* _Exercise directions_:
Reproduce every line from the line with "Observationally speaking, is" through the end of the items, keeping the item wording, and shift each coordinate in the answers by -80.

* _Supplied data_:
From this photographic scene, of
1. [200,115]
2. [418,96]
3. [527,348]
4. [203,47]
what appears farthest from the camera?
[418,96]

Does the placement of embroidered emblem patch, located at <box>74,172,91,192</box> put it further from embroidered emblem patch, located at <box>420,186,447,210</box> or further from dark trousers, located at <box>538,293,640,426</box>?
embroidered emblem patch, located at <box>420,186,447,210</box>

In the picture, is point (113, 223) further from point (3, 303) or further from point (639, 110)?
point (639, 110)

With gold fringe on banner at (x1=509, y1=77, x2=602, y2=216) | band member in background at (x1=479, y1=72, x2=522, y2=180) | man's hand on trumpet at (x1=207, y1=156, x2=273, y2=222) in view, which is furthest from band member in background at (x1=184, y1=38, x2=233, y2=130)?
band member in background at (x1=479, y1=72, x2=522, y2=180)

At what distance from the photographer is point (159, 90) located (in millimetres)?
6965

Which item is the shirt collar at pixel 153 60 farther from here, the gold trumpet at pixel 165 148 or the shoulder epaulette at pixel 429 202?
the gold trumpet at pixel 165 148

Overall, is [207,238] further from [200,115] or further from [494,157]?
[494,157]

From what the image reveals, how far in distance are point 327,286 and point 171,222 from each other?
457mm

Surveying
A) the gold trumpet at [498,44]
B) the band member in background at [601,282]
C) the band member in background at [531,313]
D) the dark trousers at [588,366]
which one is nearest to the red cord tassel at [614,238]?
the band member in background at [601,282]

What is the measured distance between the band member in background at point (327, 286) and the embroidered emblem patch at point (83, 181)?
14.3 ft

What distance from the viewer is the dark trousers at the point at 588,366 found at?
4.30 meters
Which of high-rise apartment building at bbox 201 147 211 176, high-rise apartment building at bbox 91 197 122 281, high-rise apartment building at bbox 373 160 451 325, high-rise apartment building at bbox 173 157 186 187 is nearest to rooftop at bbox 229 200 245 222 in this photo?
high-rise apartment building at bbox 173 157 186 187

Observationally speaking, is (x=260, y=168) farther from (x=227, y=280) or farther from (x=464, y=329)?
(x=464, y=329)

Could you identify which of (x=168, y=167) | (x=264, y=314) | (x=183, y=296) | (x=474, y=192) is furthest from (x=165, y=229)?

* _Finished answer_:
Observationally speaking, is (x=260, y=168) farther from (x=227, y=280) or farther from (x=464, y=329)?
(x=384, y=249)

Could you identify which of (x=168, y=167) | (x=264, y=314) | (x=183, y=296) | (x=474, y=192) is furthest from (x=165, y=229)?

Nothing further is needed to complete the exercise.